**PASSAGE SHOWN**

-- -- --

Whenever St. Patrick’s Day rolls around, I start to feel nostalgic for something I never really had, but that because of my last name, I feel inextricably tied to: Irish-American identity. It’s, as I’ve written before, the ethnicity I most closely identify with because of its lack of demands, its focal point being the pub—any pub—as well as its history of resistance against imperial power. I’ve written pieces for the holiday before, and for those, I sat on various stools in Manhattan, ordered a whiskey soda or a pint, and simply thought. These have been some of the best moments of my life, alone and thinking with a drink in a jovial and welcoming atmosphere. These have also been some of the worst, like when I blacked out the first St. Patrick’s Day after my brother passed away. He loved the holiday, in his way, so I followed in his footsteps for that one.

-- -- --

**DATA BLOCK**
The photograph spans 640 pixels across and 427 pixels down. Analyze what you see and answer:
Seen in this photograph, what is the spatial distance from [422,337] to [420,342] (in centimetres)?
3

-- -- --

**EXERCISES TO COMPLETE**
• 1. In the St. Patrick's Day essay, rewrite the stretch from "Whenever St. Patrick’s" to "for that one.", swapping "Manhattan" for "Brooklyn".
• 2. According to the St. Patrick's Day essay, what did the writer order while sitting on stools in Manhattan?
• 3. Decide whether each statement agrees with the St. Patrick's Day essay, answering yes or no and quoting the deciding words: (a) The writer blacked out on the first St. Patrick's Day after a brother's death. (b) The writer's brother disliked the holiday. (c) The writer identifies with Irish-American identity because of its strict demands.

**RESPONSES TO THE TASKS**
• 1.
Whenever St. Patrick’s Day rolls around, I start to feel nostalgic for something I never really had, but that because of my last name, I feel inextricably tied to: Irish-American identity. It’s, as I’ve written before, the ethnicity I most closely identify with because of its lack of demands, its focal point being the pub—any pub—as well as its history of resistance against imperial power. I’ve written pieces for the holiday before, and for those, I sat on various stools in Brooklyn, ordered a whiskey soda or a pint, and simply thought. These have been some of the best moments of my life, alone and thinking with a drink in a jovial and welcoming atmosphere. These have also been some of the worst, like when I blacked out the first St. Patrick’s Day after my brother passed away. He loved the holiday, in his way, so I followed in his footsteps for that one.

• 2. A whiskey soda or a pint.

• 3.
(a) Yes: "I blacked out the first St. Patrick’s Day after my brother passed away"
(b) No: "He loved the holiday, in his way"
(c) No: "because of its lack of demands"